The Bombay High Court on Tuesday questioned Shiv Sena chief spokesperson Sanjay Raut for using abusive language against actor Kangana Ranaut, NDTV reported.
Ranaut had sparked a row after she claimed that Mumbai felt like Pakistan-occupied Kashmir and that she feared living in the city. She had also criticised the Mumbai Police for its handling of actor Sushant Singh Rajput’s death case. Shiv Sena leader Raut had hit back at Ranaut and asked her not to return to Mumbai after her comments on security in the state.
On Tuesday, the division bench said that it does not also agree with Ranaut’s Pakistan-occupied Kashmir comments but asked if the use of foul language was a way to address the matter. “We are proud of being Maharashtrians... but is this the way to react?” the bench asked. “You have to show grace. You cannot use such language.”
Raut’s lawyer replied that the comment could have been avoided. The lawyer also submitted an affidavit claiming that Raut did not threaten the actor the way the petition had described the matter. The court noted that Raut was now accepting he spoke about Ranaut. The Shiv Sena leader’s lawyer had in an earlier hearing contended that Raut did not speak about Ranaut at all.
Yesterday an audio recording of Raut’s comment was played in the court.
The High Court was hearing a writ petition filed by Ranaut over the demolition of her property in Bandra by the Brihanmumbai Municipal Corporation, the civic body of Great Mumbai.
Meanwhile, senior advocate Anil Sakhare, representing BMC’s H Ward officer Bhagyawant Late, also a party in the case, addressed allegations against the civic body that the BMC had visited Ranaut’s bungalow after her “Pakistan-occupied” tweet, Live Law reported.
“The petitioner has lied,” Sakhare said. “Her first tweet on September 5 as of 5.12 pm. However, my officer has visited the site at 1 pm, four hours prior to the tweet.”
He said that malafide allegations were easy to make but difficult to prove, adding that Ranaut has failed to prove her allegations.
The petitioner has miserably failed in proving either. The forum for arguing malice in fact is different. Party alleging malice, in fact, has to set up evidence, enter a witness box, the party should have the opportunity to cross-examine, lead oral evidence, then a civil court can adjudicate whether there is malice in fact or not. The remedy of a civil suit is appropriate where allegations of malice in fact are argued. Article 226 petition need not be entertained.— Anil Sakhare
Sakhare contended the actor was making serious allegations against the ruling government and the civic body without any fact or proof and expecting the court to believe to rely on her tweets. “This is so unreasonable,” he added.

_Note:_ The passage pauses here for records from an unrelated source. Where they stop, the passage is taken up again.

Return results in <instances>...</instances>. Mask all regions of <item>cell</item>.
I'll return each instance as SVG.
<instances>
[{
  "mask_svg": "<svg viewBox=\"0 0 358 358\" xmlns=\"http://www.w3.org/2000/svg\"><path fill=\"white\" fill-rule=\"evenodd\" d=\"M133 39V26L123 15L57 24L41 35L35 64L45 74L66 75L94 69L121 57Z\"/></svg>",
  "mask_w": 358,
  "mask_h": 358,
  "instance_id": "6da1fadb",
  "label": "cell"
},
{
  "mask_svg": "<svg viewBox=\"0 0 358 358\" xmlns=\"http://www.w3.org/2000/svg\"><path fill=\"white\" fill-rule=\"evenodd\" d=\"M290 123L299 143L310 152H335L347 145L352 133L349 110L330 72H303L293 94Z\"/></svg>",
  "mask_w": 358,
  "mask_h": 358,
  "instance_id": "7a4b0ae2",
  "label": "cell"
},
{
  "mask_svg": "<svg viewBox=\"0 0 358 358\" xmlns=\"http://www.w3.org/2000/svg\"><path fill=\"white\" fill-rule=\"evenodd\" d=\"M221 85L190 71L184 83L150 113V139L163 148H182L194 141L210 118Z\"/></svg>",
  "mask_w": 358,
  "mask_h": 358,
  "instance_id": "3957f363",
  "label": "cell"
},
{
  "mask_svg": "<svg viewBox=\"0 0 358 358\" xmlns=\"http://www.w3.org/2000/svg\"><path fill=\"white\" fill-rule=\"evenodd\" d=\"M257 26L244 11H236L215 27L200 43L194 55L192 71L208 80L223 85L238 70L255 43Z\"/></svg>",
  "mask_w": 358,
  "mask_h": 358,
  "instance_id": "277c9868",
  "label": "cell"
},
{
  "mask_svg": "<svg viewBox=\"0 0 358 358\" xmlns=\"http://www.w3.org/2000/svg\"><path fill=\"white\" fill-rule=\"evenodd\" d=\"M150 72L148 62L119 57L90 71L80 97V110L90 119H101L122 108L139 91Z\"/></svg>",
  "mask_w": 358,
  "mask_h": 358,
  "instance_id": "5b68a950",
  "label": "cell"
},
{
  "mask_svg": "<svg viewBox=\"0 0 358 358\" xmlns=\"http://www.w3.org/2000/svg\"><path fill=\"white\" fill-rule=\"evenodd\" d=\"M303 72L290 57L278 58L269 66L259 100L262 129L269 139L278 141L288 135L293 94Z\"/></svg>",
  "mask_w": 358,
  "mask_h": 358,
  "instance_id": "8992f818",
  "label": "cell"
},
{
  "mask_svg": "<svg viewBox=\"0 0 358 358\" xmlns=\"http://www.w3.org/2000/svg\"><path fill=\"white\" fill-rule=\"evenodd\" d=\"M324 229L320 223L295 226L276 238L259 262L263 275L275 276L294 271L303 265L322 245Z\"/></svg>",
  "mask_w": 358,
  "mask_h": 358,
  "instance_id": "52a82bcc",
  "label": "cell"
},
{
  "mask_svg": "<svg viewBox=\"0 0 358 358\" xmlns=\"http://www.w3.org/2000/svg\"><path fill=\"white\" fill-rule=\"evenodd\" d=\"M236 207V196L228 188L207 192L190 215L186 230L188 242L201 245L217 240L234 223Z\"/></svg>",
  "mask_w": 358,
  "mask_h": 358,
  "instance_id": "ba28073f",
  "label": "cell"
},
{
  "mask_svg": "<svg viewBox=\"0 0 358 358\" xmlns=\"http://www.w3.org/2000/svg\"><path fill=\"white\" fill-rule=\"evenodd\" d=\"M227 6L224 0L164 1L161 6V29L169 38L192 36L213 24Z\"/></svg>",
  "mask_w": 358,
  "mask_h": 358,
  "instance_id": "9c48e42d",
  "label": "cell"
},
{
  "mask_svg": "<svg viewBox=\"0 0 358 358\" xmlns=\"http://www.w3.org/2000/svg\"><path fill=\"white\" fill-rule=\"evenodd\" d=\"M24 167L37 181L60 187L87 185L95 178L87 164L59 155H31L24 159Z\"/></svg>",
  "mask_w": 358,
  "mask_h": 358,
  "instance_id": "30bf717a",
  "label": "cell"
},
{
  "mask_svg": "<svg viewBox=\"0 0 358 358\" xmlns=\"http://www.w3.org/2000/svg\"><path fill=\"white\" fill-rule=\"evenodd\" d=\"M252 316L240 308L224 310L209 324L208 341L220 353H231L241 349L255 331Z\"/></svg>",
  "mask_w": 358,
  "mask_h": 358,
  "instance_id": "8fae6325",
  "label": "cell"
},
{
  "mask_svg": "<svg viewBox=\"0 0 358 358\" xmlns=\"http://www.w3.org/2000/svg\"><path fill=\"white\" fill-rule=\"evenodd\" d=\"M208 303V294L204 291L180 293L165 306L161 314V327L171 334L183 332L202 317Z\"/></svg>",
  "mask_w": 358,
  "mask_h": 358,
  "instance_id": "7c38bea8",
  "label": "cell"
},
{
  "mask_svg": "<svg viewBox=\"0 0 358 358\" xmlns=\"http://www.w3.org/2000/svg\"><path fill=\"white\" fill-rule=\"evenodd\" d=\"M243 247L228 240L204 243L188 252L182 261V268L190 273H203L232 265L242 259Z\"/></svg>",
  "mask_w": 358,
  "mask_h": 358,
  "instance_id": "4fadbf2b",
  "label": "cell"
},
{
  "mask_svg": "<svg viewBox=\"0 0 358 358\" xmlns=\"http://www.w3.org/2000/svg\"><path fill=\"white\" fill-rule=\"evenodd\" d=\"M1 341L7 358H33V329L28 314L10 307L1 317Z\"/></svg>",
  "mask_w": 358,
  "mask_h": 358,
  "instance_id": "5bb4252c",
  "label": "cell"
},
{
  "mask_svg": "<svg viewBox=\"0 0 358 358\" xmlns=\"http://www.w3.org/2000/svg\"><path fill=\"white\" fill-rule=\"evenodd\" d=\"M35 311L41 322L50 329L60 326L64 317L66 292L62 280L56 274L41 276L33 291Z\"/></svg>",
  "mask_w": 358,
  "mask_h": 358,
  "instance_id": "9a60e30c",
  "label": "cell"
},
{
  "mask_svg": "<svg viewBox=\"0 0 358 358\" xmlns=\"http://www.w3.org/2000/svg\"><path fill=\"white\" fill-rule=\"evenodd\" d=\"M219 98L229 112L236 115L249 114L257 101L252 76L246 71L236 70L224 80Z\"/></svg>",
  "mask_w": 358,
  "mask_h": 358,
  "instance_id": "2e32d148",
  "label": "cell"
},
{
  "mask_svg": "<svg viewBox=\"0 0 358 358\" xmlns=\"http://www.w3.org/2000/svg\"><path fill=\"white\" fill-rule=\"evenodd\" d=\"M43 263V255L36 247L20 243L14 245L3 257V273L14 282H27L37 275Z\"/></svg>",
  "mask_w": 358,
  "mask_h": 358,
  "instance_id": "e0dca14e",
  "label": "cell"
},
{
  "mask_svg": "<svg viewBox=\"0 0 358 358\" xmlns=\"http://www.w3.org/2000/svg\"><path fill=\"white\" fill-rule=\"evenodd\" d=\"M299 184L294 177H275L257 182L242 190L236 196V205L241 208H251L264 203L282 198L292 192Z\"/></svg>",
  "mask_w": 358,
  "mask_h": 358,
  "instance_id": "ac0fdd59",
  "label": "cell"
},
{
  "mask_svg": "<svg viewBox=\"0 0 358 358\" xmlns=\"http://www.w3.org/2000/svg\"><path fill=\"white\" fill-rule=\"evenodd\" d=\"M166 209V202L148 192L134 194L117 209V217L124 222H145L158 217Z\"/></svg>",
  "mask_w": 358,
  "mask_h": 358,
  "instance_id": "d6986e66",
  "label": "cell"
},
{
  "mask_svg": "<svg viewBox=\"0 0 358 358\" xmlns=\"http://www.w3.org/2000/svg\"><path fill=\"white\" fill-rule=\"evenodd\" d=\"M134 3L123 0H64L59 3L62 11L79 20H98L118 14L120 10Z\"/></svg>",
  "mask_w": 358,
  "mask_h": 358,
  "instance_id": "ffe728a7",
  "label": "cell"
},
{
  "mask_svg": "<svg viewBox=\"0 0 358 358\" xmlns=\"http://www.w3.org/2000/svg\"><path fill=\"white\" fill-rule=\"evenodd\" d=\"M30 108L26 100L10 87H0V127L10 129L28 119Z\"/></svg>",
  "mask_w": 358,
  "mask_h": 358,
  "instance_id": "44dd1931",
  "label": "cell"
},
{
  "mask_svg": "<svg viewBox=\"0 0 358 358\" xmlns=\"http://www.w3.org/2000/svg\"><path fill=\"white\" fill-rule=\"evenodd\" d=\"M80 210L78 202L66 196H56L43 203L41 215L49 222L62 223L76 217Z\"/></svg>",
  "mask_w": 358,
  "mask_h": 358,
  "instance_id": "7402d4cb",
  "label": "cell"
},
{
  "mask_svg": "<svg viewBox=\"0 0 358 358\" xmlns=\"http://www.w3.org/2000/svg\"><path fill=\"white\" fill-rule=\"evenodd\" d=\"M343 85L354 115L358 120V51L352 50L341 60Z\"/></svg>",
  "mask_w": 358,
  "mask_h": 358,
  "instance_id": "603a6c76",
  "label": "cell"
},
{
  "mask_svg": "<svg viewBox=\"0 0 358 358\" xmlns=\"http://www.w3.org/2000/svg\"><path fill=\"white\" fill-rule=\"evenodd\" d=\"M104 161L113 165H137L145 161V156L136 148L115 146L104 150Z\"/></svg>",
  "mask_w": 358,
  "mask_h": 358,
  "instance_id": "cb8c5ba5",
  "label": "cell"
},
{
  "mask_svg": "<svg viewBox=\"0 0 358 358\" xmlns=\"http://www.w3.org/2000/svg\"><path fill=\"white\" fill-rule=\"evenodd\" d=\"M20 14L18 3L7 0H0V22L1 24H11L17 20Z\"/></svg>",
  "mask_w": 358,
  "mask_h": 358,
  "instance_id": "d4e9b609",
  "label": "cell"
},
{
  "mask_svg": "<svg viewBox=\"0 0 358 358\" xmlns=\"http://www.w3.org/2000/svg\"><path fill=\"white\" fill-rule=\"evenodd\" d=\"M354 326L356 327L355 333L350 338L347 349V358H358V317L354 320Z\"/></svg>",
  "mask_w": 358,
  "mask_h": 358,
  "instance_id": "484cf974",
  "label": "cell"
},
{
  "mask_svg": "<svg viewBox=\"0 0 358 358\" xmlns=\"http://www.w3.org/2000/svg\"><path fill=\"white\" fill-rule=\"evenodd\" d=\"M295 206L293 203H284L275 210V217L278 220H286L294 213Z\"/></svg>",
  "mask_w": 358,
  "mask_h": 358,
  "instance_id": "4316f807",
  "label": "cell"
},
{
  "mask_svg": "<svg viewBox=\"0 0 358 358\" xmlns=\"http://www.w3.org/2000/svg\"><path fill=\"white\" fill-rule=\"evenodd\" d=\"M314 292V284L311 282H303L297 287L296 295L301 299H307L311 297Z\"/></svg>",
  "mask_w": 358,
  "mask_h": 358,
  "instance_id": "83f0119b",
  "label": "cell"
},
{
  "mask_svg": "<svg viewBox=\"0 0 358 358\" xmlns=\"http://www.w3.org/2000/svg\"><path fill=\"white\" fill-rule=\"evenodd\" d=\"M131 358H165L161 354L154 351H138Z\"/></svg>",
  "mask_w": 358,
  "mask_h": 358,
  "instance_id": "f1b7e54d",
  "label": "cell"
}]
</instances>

The court asked Sakhare what was he doing before September 5 and asked him if Late did not see the work going on at Ranaut’s property before that. The lawyer replied that Late’s office noticed the work on September 5.
“We have to be very gullible to accept all this”, the court said.
The matter was adjourned for hearing to October 5. All parties have been asked to place their written submissions on record.
On Monday, the BMC told the High Court that Ranaut had made illegal changes to her Bandra bungalow, which was partly demolished on September 9, and was claiming that it was done because of her statements against the Maharashtra government
The Bombay High Court had on Friday asked how the ground floor of the structure was demolished, even though there were no alterations made to it as per the inspection report of the BMC. It also asked the BMC why it did not proceed against Ranaut under provisions of the law that would have required it to provide the actor sufficient time to respond to the charges against her.
On Thursday, the court asked Raut to respond to Ranaut’s plea against the demolition. The bench also directed the Late to file his reply to the petition.
Late had signed the demolition notice served to Ranaut on September 7. On the other hand, on September 22, Ranaut’s lawyer Birendra Saraf submitted in court a DVD containing a speech in which Raut allegedly threatened Ranaut. The bench comprising Justices SJ Kathawalla and RI Chagla then allowed Ranaut to make both Late and Raut parties to the case.
On September 18, the BMC asked the Bombay High Court to dismiss Ranaut’s plea seeking damages. The municipal body called Ranaut’s plea an “abuse of the process of law”. The court had already stayed the demolition.